» Written exercise
Repeat the records verbatim and leave the pictures out of your copy.

[Scene-based reasoning records]

....

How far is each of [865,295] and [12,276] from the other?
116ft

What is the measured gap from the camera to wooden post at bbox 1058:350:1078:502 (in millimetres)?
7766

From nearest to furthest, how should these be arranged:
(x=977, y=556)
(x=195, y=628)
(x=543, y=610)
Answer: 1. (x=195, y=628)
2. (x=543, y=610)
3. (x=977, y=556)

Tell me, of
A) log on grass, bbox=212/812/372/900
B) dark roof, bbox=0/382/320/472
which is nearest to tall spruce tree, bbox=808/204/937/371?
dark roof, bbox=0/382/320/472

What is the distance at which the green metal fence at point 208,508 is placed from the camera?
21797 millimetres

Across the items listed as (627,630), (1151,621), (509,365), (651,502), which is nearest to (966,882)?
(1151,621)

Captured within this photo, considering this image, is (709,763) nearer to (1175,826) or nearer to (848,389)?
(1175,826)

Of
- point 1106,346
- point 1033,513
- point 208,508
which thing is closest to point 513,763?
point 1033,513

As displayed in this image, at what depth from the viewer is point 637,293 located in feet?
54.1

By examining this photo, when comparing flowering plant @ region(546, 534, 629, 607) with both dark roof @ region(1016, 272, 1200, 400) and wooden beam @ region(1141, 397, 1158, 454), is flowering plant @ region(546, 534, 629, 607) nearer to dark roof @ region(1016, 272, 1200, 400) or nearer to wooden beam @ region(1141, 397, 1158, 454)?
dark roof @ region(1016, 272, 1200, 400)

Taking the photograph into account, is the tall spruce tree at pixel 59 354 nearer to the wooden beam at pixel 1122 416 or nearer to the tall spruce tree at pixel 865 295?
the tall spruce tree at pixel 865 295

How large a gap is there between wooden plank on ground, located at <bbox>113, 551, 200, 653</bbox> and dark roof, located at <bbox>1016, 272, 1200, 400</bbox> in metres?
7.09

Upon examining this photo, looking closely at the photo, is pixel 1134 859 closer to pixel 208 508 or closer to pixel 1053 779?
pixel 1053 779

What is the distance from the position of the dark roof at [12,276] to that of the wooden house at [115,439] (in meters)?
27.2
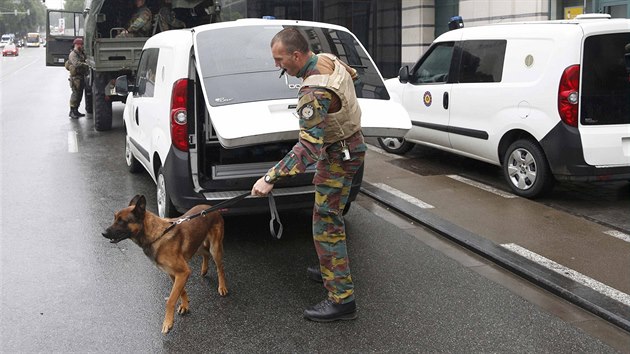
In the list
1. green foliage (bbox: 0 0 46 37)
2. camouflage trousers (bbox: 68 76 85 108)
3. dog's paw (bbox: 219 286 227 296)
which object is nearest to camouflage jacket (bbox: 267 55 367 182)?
dog's paw (bbox: 219 286 227 296)

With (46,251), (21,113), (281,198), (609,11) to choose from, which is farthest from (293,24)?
(21,113)

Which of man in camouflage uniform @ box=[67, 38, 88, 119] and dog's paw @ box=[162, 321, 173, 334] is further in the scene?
man in camouflage uniform @ box=[67, 38, 88, 119]

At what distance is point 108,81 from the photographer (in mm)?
13258

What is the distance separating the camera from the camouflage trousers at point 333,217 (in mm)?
4195

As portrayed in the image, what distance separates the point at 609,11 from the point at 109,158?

....

» Response to the task
How far is each of [865,295] and [12,276] from the other?
116ft

What is the measured gap from the camera to wooden post at bbox 1058:350:1078:502 (in millimetres)?
7766

From nearest to furthest, how should these be arranged:
(x=977, y=556)
(x=195, y=628)
(x=543, y=610)
Answer: 1. (x=195, y=628)
2. (x=543, y=610)
3. (x=977, y=556)

Tell me, of
A) log on grass, bbox=212/812/372/900
B) dark roof, bbox=0/382/320/472
which is nearest to tall spruce tree, bbox=808/204/937/371?
dark roof, bbox=0/382/320/472

What is the distance at which the green metal fence at point 208,508 is placed from the camera?
21797 millimetres

Across the items listed as (627,630), (1151,621), (509,365), (651,502), which is nearest to (966,882)?
(1151,621)

Captured within this photo, considering this image, is (709,763) nearer to (1175,826) or nearer to (848,389)?
(1175,826)

Of
- point 1106,346
- point 1033,513
- point 208,508
which thing is closest to point 513,763?
point 1033,513

As displayed in this image, at what depth from the viewer is point 637,293 located in feet?
54.1

By examining this photo, when comparing flowering plant @ region(546, 534, 629, 607) with both dark roof @ region(1016, 272, 1200, 400) and wooden beam @ region(1141, 397, 1158, 454), is flowering plant @ region(546, 534, 629, 607) nearer to dark roof @ region(1016, 272, 1200, 400) or nearer to wooden beam @ region(1141, 397, 1158, 454)?
dark roof @ region(1016, 272, 1200, 400)

Taking the photograph into account, is the tall spruce tree at pixel 59 354 nearer to the wooden beam at pixel 1122 416 or nearer to the tall spruce tree at pixel 865 295?
the tall spruce tree at pixel 865 295

How large a gap is there between wooden plank on ground, located at <bbox>113, 551, 200, 653</bbox> and dark roof, located at <bbox>1016, 272, 1200, 400</bbox> in metres?
7.09

Upon examining this photo, looking closely at the photo, is pixel 1134 859 closer to pixel 208 508 or closer to pixel 1053 779?
pixel 1053 779

What is the distance from the position of the dark roof at [12,276] to that of the wooden house at [115,439] (in meters)?
27.2
In the list
1. green foliage (bbox: 0 0 46 37)
2. camouflage trousers (bbox: 68 76 85 108)
3. dog's paw (bbox: 219 286 227 296)
which object is nearest to camouflage jacket (bbox: 267 55 367 182)?
dog's paw (bbox: 219 286 227 296)

With (46,251), (21,113), (281,198), (609,11) to choose from, which is farthest from (293,24)?
(21,113)

Which of man in camouflage uniform @ box=[67, 38, 88, 119] and dog's paw @ box=[162, 321, 173, 334] is further in the scene?
man in camouflage uniform @ box=[67, 38, 88, 119]

At what distance is point 108,81 from the photographer (in mm)?
13258

What is the distance separating the camera from the camouflage trousers at point 333,217 (in mm)?
4195

As portrayed in the image, what distance separates the point at 609,11 from the point at 109,158?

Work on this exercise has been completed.